- [Task]: Output, please, every line from the line that holds "From [510,188] to" to the end, exactly as written.

[start]

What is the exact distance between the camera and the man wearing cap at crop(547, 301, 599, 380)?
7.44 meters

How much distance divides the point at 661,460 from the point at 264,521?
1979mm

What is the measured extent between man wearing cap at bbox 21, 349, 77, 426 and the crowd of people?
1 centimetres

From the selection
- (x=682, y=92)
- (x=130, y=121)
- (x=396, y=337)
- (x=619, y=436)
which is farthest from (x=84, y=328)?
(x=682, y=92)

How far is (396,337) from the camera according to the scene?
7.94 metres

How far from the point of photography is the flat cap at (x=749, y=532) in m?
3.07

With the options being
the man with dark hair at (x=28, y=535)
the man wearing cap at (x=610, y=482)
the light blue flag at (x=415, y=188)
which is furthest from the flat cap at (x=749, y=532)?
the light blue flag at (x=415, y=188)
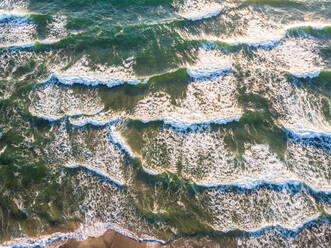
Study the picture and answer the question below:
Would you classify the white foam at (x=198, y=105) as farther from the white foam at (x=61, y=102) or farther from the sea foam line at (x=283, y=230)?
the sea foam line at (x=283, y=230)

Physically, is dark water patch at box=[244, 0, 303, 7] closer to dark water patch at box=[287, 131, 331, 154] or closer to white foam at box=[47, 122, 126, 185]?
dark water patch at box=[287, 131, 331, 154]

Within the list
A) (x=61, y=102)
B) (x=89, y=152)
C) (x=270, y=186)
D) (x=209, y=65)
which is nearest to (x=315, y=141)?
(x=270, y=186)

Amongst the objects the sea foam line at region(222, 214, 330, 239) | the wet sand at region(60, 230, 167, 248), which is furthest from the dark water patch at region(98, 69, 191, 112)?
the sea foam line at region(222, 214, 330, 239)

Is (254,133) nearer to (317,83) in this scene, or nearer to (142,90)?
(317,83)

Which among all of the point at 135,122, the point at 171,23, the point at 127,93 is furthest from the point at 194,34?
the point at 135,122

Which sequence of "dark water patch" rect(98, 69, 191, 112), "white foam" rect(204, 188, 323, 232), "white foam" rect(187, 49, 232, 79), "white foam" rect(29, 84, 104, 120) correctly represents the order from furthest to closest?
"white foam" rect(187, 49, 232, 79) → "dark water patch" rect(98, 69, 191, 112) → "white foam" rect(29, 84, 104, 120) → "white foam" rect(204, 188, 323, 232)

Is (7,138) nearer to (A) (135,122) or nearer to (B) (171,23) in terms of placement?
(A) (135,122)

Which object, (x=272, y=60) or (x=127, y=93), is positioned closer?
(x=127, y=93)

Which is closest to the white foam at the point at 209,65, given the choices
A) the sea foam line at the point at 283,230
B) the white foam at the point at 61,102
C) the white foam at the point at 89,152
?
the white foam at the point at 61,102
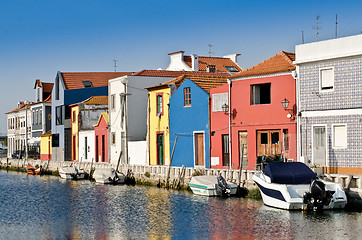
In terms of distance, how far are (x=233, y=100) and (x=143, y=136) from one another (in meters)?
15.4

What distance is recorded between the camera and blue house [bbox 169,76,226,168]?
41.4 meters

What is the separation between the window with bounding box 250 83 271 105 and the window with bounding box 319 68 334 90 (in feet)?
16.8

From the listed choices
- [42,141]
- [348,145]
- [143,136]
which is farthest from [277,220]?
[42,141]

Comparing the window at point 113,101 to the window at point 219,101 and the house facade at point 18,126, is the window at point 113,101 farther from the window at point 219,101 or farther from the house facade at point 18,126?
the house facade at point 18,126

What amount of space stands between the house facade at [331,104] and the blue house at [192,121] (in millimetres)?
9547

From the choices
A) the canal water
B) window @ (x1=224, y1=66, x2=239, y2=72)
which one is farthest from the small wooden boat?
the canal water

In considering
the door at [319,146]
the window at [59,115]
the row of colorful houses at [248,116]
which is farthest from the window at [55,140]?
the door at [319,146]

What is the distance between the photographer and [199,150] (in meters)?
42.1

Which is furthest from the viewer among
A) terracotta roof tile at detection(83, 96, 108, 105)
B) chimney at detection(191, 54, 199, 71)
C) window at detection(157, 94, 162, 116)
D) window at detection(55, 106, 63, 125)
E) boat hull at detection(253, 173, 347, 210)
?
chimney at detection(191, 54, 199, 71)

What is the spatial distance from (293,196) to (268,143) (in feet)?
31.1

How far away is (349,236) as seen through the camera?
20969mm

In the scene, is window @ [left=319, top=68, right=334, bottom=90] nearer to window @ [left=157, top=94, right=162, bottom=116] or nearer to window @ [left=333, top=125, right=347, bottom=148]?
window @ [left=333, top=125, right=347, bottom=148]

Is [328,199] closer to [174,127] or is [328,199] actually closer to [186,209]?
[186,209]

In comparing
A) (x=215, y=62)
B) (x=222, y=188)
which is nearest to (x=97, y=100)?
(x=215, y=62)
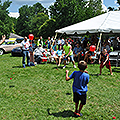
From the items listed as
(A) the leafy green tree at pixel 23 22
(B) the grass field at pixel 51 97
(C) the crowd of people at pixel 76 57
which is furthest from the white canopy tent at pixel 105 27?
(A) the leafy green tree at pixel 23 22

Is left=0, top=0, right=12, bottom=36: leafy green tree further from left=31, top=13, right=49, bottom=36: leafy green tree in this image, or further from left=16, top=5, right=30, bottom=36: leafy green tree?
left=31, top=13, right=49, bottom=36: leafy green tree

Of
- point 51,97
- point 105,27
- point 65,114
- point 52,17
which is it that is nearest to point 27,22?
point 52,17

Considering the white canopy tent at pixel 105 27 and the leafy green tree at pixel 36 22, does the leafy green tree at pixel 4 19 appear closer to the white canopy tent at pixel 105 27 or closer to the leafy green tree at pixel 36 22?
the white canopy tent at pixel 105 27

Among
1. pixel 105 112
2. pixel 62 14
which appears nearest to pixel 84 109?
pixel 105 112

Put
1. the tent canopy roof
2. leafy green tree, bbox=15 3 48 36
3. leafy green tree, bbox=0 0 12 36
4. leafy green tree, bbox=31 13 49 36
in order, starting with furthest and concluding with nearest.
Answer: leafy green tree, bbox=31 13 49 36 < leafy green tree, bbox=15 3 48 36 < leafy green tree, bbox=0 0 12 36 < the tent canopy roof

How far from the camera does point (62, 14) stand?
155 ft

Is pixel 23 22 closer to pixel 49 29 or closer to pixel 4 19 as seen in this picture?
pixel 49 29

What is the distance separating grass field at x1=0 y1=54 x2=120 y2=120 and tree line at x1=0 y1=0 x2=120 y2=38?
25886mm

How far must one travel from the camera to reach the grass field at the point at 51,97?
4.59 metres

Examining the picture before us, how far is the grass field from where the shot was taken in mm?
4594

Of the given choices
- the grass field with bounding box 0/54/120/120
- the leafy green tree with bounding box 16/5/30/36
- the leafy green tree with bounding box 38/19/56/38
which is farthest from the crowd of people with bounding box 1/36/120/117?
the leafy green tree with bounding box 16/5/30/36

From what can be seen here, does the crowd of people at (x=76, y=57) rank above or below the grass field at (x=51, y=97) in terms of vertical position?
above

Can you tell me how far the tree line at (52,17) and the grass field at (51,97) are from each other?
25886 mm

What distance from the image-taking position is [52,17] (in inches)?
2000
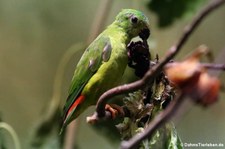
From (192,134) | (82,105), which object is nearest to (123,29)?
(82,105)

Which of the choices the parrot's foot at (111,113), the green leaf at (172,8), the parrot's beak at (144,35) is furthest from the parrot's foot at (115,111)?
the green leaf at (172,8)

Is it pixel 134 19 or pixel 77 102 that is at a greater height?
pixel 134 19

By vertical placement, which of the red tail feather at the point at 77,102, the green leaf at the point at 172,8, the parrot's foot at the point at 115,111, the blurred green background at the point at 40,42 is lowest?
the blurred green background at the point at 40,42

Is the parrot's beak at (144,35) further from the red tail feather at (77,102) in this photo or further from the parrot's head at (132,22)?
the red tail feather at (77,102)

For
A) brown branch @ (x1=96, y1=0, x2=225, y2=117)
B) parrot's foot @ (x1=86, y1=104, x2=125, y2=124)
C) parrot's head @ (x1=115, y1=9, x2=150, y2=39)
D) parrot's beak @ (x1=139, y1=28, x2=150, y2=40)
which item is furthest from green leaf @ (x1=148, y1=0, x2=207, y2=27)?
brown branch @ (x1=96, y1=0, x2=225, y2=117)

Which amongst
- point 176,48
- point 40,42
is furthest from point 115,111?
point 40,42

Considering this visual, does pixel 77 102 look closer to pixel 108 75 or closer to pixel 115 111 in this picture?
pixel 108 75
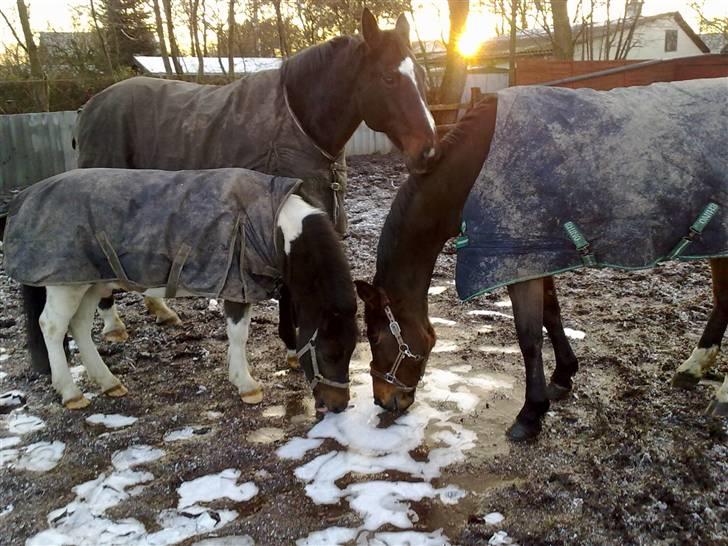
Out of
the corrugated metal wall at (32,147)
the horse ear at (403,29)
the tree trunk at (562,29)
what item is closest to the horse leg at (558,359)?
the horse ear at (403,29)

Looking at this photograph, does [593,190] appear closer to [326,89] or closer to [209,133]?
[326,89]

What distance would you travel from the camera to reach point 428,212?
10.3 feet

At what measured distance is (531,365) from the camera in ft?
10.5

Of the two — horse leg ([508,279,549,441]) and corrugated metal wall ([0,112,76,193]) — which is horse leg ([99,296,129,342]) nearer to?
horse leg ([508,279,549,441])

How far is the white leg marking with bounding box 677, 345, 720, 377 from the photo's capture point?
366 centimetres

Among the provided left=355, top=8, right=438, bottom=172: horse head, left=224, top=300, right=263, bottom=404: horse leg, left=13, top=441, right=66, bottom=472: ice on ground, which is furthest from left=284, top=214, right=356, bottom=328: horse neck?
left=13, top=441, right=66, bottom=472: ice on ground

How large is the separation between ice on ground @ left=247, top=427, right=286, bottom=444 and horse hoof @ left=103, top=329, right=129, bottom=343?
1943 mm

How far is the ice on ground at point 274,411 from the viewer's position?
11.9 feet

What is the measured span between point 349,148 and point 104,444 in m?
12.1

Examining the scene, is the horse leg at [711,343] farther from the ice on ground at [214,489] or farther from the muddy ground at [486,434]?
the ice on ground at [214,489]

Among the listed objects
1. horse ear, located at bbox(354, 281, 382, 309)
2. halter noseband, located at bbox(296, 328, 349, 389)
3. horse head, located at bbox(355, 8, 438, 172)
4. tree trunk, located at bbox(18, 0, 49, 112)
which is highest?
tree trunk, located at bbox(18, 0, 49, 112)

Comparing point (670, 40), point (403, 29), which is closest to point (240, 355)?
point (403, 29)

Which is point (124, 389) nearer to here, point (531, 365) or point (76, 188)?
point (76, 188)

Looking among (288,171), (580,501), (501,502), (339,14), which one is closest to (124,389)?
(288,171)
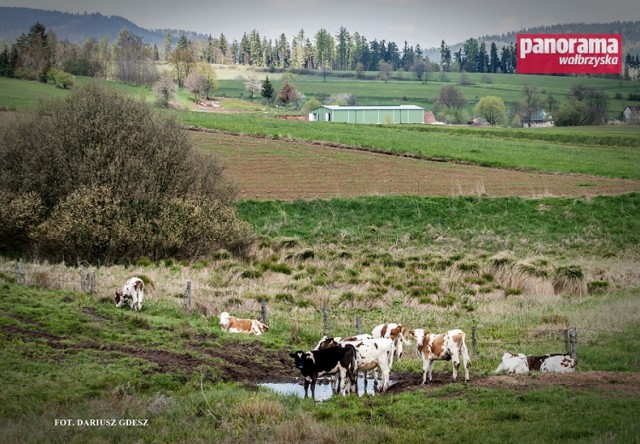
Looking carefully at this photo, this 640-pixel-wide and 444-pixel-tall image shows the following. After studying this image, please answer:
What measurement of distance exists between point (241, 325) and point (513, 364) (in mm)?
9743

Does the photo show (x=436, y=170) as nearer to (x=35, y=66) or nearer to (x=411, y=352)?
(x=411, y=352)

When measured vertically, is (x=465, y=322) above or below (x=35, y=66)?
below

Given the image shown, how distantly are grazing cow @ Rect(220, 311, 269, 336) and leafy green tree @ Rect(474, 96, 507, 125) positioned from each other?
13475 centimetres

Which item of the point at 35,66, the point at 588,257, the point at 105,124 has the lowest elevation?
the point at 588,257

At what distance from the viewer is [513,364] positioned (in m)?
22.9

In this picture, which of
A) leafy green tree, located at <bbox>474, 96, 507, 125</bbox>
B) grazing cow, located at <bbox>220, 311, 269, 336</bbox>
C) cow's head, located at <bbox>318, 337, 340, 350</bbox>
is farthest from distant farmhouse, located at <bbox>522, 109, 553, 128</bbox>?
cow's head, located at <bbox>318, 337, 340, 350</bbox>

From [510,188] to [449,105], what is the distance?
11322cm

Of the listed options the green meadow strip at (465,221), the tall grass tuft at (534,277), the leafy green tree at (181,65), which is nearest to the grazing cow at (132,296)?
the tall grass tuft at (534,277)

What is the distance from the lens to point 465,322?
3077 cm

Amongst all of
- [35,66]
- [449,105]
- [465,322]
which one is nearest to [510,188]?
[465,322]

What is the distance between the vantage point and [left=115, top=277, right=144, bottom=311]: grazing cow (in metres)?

[end]

- [Task solution]:
From [510,188] to [449,105], what is the distance?
11322cm

Of the listed options the green meadow strip at (465,221), the tall grass tuft at (534,277), the leafy green tree at (181,65), which is nearest to the grazing cow at (132,296)?
the tall grass tuft at (534,277)

What is the distance from the lens to point 465,322?
3077 cm

Amongst all of
- [35,66]
- [449,105]
- [465,322]
which one is nearest to [510,188]?
[465,322]

What is the distance between the vantage point and [left=115, top=277, right=144, bottom=311]: grazing cow (in metres)?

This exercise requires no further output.